If you think about entrance exams, resumes, and grades for money, what does all of that share?  Basically, it queues up this conversation:

You: I’m ever-so-smart, grade me and you’ll see.

Your customer: I’ll be the judge of that, junior.

Is this really the energy you want in your buying process and customer relationships?

It’s ironic, because performative content is meant as a flex and a demonstration of superiority.  But for it to actually serve that purpose and help you convert, your buyers have to allow it by patting you on the head and throwing you an “atta boy.”

(I’ll talk about the fine line between thought leadership and performative content a little later.)

Appealing for grades in this fashion also strongly indicates that you have a commodity offering.  After all, if you had some kind of USP or truly game-changing value proposition, why would you be acting like you were trying to get into Harvard alongside 10,000 other, similar people?  Why wouldn’t you just lead with what you can do for your buyers?

3. Fear and Fretting Make You Inefficient and Indecisive

When you’re creating performative content, you’re mainly preoccupied with how you look.  And performers are far more risk-averse than opportunity-seeking.

In other words, performative content creators are most concerned with avoiding bad grades from readers.  This tends to lead to extremely banal, inoffensive content (“Dear Hiring Authority, my communication skills are excellent!”), but that’s not the biggest issue.

The biggest issue is that this fear makes performative creators optimize for (low-stakes) risk minimization.  They’ll procrastinate, fret, obsess, and get genuinely and sadly worked up over trivial things.  “We absolutely cannot post this content until we straighten out our stance on Oxford commas!”

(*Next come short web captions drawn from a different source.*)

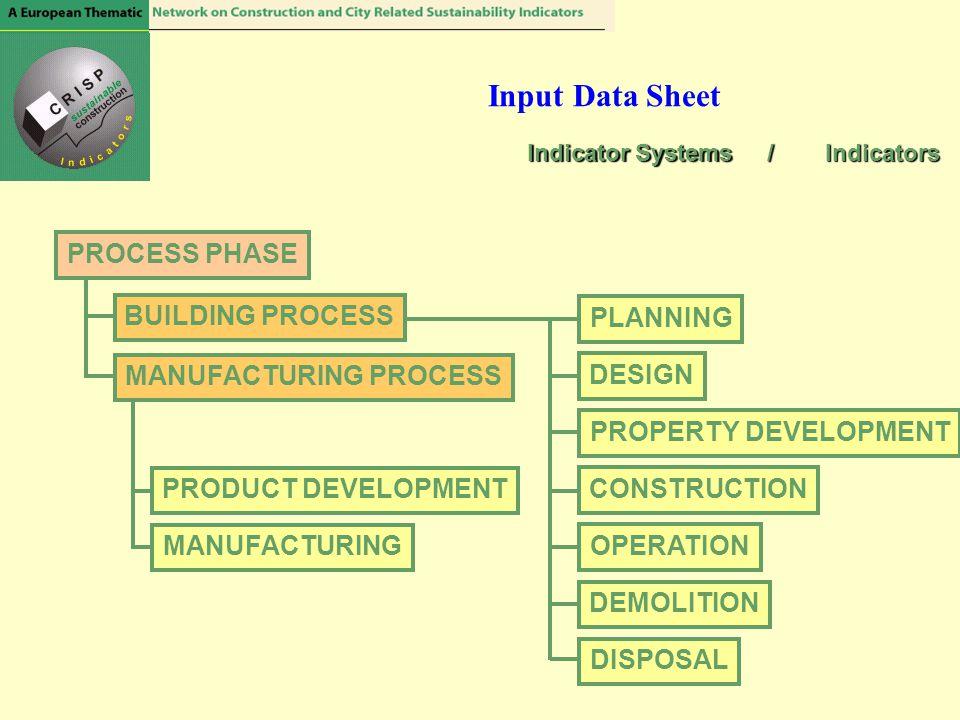 Input Data Sheet PLANNING DESIGN PROPERTY DEVELOPMENT CONSTRUCTION OPERATION DEMOLITION DISPOSAL PRODUCT DEVELOPMENT MANUFACTURING PROCESS PHASE BUILD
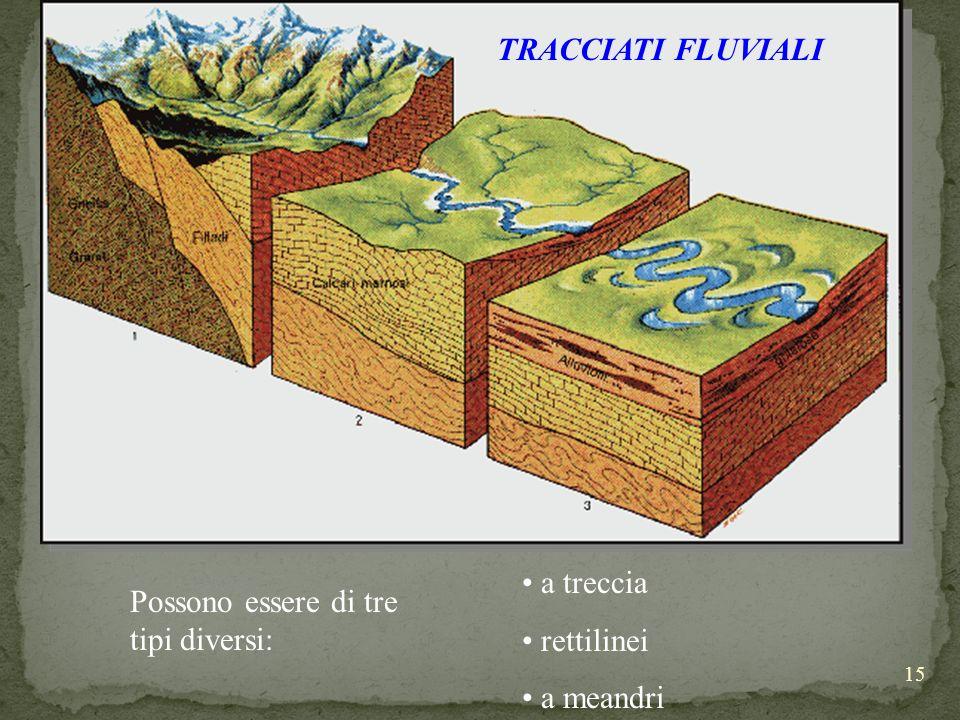 15 Possono essere di tre tipi diversi: a treccia rettilinei a meandri TRACCIATI FLUVIALI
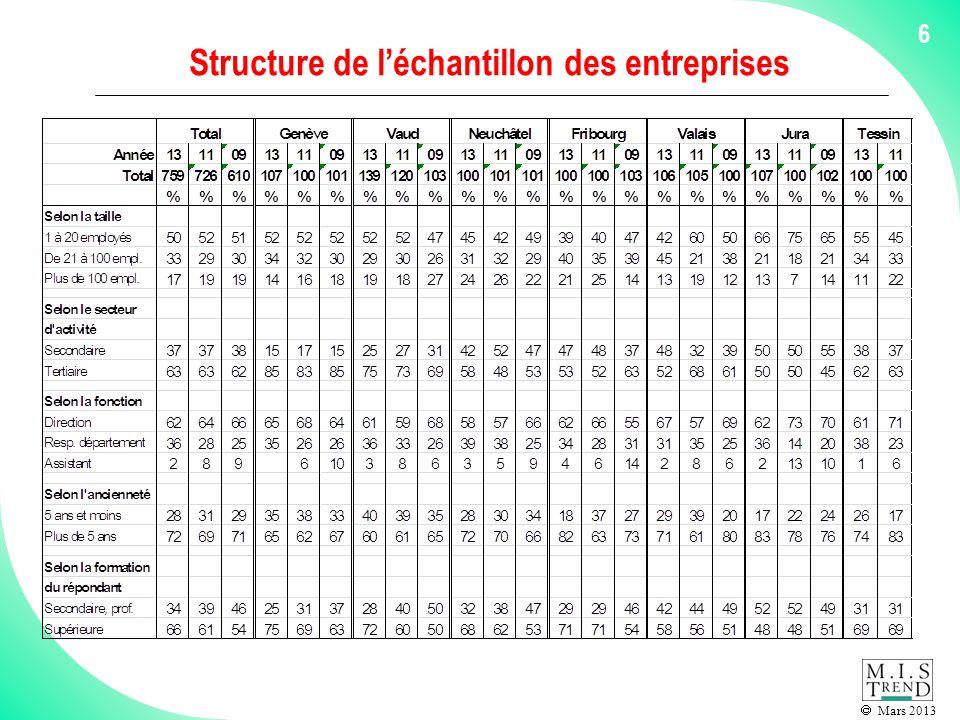 Mars 2013 6 Structure de léchantillon des entreprises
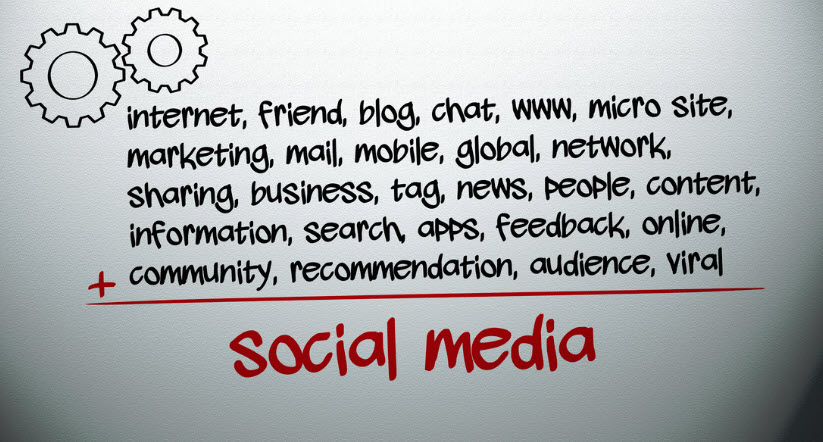 how to social media marketing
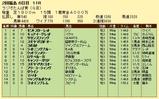第10S:07月1週 ラジオたんぱ賞 競争成績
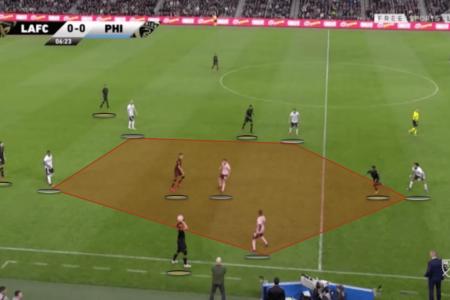 MLS 2020: LAFC vs Philadelphia Union - tactical analysis tactics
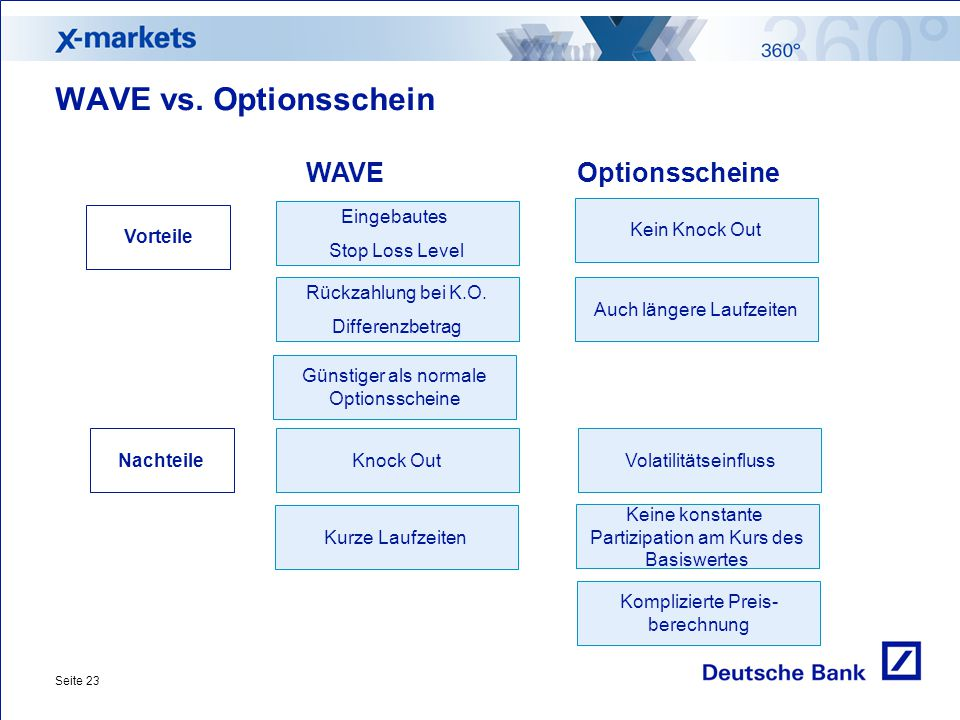WAVE vs. Optionsschein WAVE Optionsscheine Eingebautes Stop Loss Level
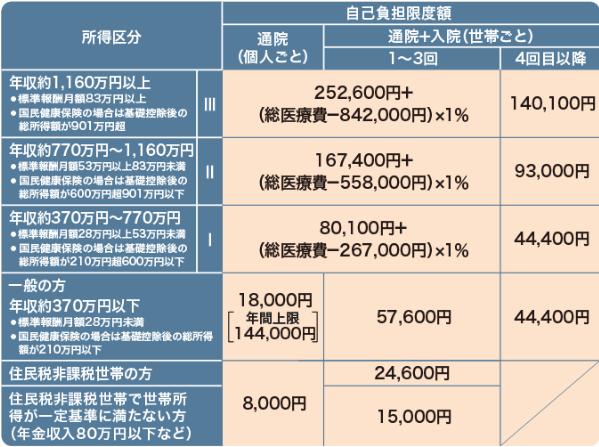 f:id:jin-blog:20200705223155p:plain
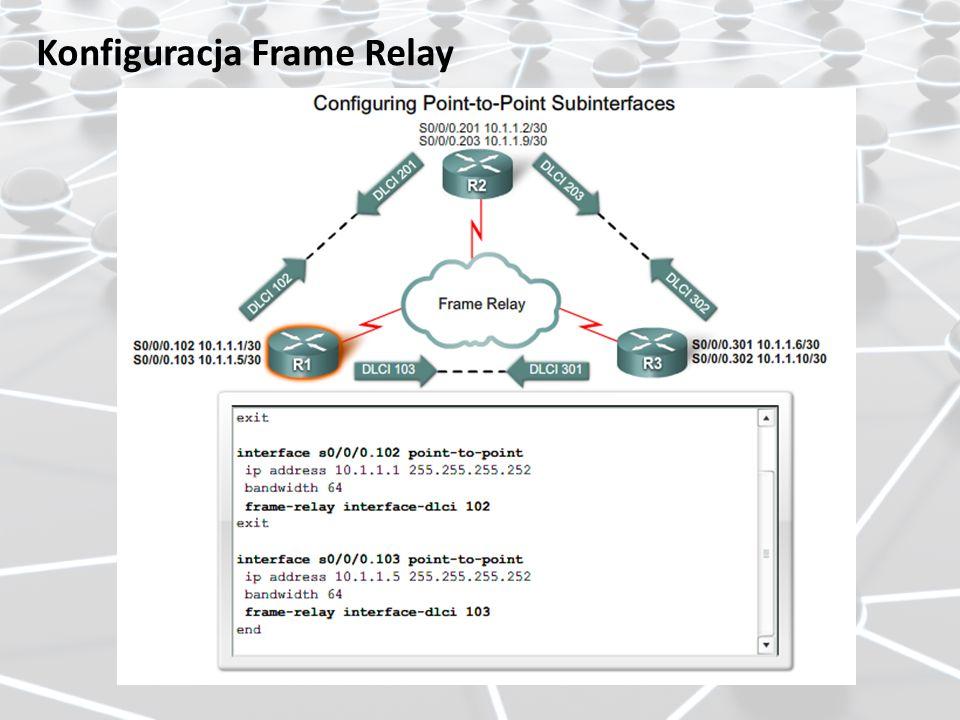 Konfiguracja Frame Relay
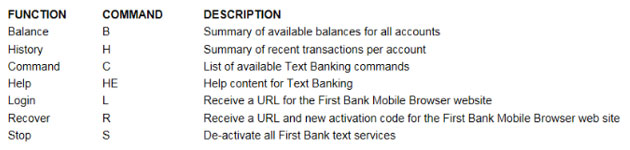 Text Banking Commands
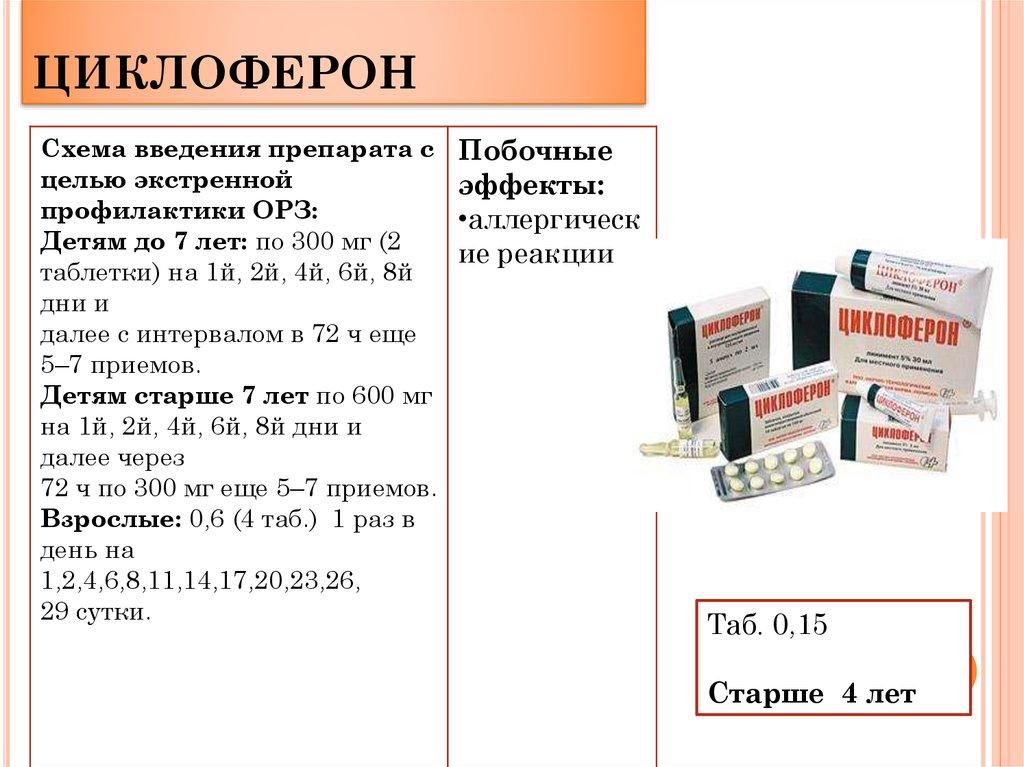Расчет таблеток циклоферона на прием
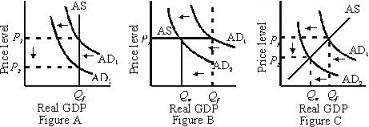 691_macroeconomic theories.jpg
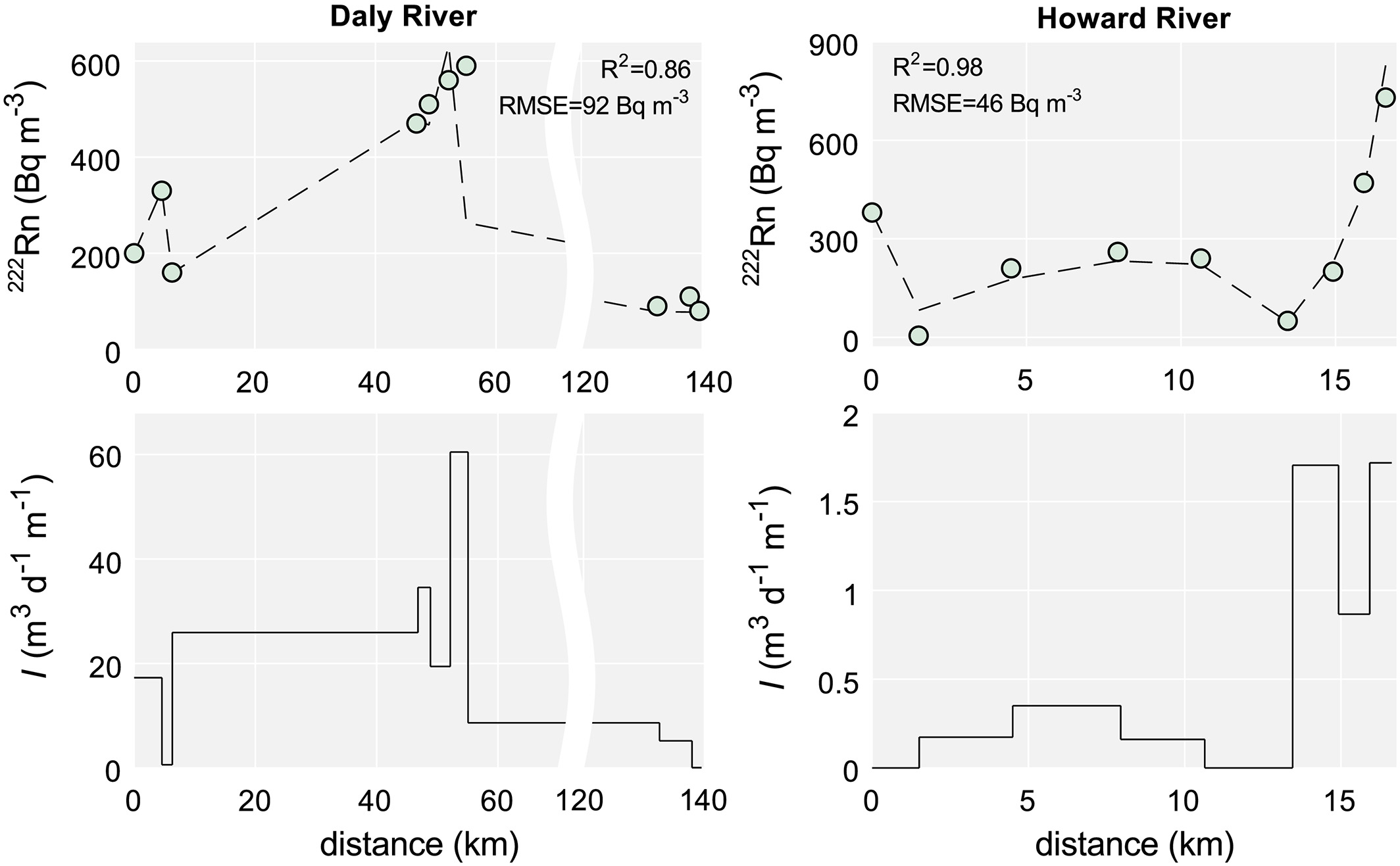 Prêter son Jardin Best Of Groundwater‐derived Dic and Carbonate Buffering Enhance Of 69 Best Of Prêter son Jardin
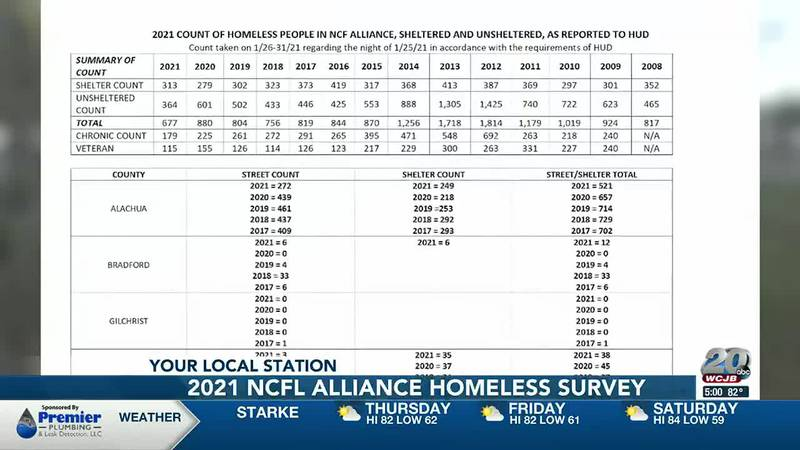 2021 NCFL Alliance of Homeless and Hungry PIT survey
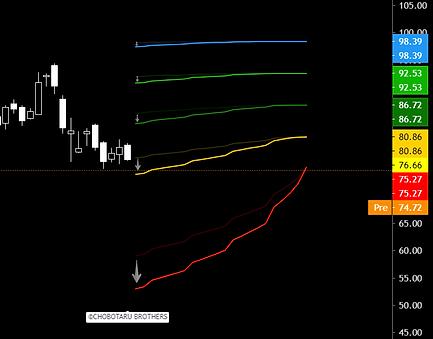 volatility increase call option indicator
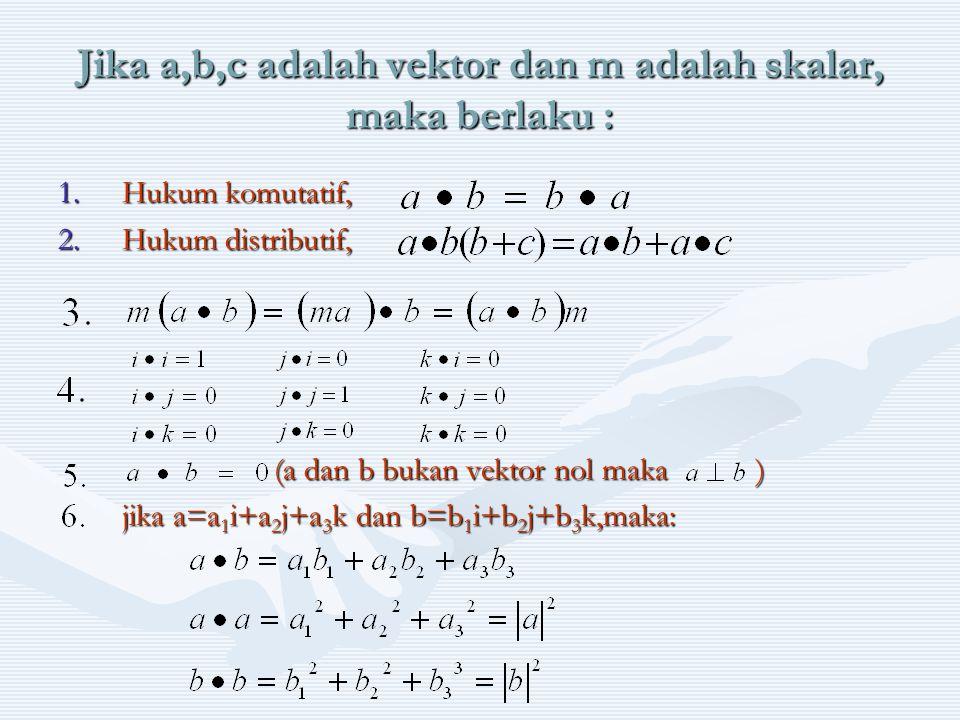 Jika a,b,c adalah vektor dan m adalah skalar, maka berlaku :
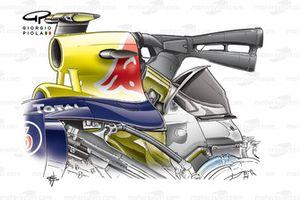 Le fonctionnement du F-Duct sur la Red Bull RB6
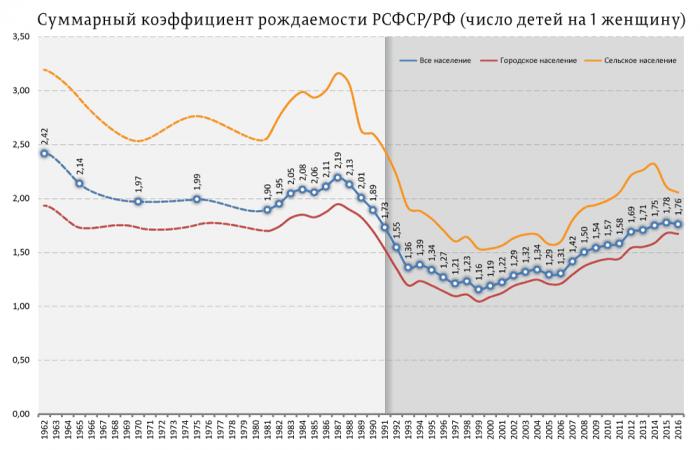 Коэффициент рождаемости в СССР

And there is almost no content creation play that, from a business perspective, benefits from excessive fretting.  Everything gets slower, more expensive, more painful, and generally more miserable when you think of publishing a blog post the way you think of defending a PhD thesis in front a panel of professors.

In fact, if this describes your content, consider it a total.  If you truly want to minimize mistakes, you should minimize public content and find other ways to generate leads.  Your entire content marketing spend is probably a waste.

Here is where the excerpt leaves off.